CDU-Wirtschaftsrat will Bekenntnis zu „mehr Marktwirtschaft“

Berlin (dts Nachrichtenagentur) – Der CDU-Wirtschaftsrat erwartet vom Parteitag der Christdemokraten am heutigen Montag das klare Bekenntnis zu einer Europapolitik, die eine Vergemeinschaftung von Schulden ausschließt. Der Koalitionsvertrag von Union und SPD dürfe nicht als „Einfallstor zur Transferunion missverstanden werden“, sagte Generalsekretär Wolfgang Steiger der „Neuen Osnabrücker Zeitung“ (Montagsausgabe). Der SPD warf er vor, genau diese Stoßrichtung zu verfolgen und die bisherigen Positionen zu Währungsunion und Europa aufzuweichen.

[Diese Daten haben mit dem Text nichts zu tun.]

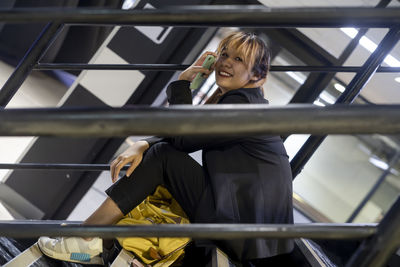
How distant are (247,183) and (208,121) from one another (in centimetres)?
85

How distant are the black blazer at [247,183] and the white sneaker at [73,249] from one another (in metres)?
0.28

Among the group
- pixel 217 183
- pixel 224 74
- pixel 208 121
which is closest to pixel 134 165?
pixel 217 183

„Zum Koalitionsvertrag bleibt es dabei: Er ist viel zu wenig ambitioniert, beinhaltet zu viel Umverteilung und zu wenig Neuaufbruch“, kritisierte der CDU-Wirtschaftsrat. Für die Zukunft brauche die CDU wieder ein klareres marktwirtschaftliches Profil. Die Erweiterung ihres Spektrums sei „nach der Verengung der letzten Jahre“ dringend nötig. Um Volkspartei zu bleiben, muss nach den Worten von Steiger „gerade in einer Großen Koalition erkennbar werden, dass die CDU wieder mit allen Flügeln fliegt – inhaltlich und personell“. Hier falle der neuen Generalsekretärin Annegret Kramp-Karrenbauer die Hauptrolle zu.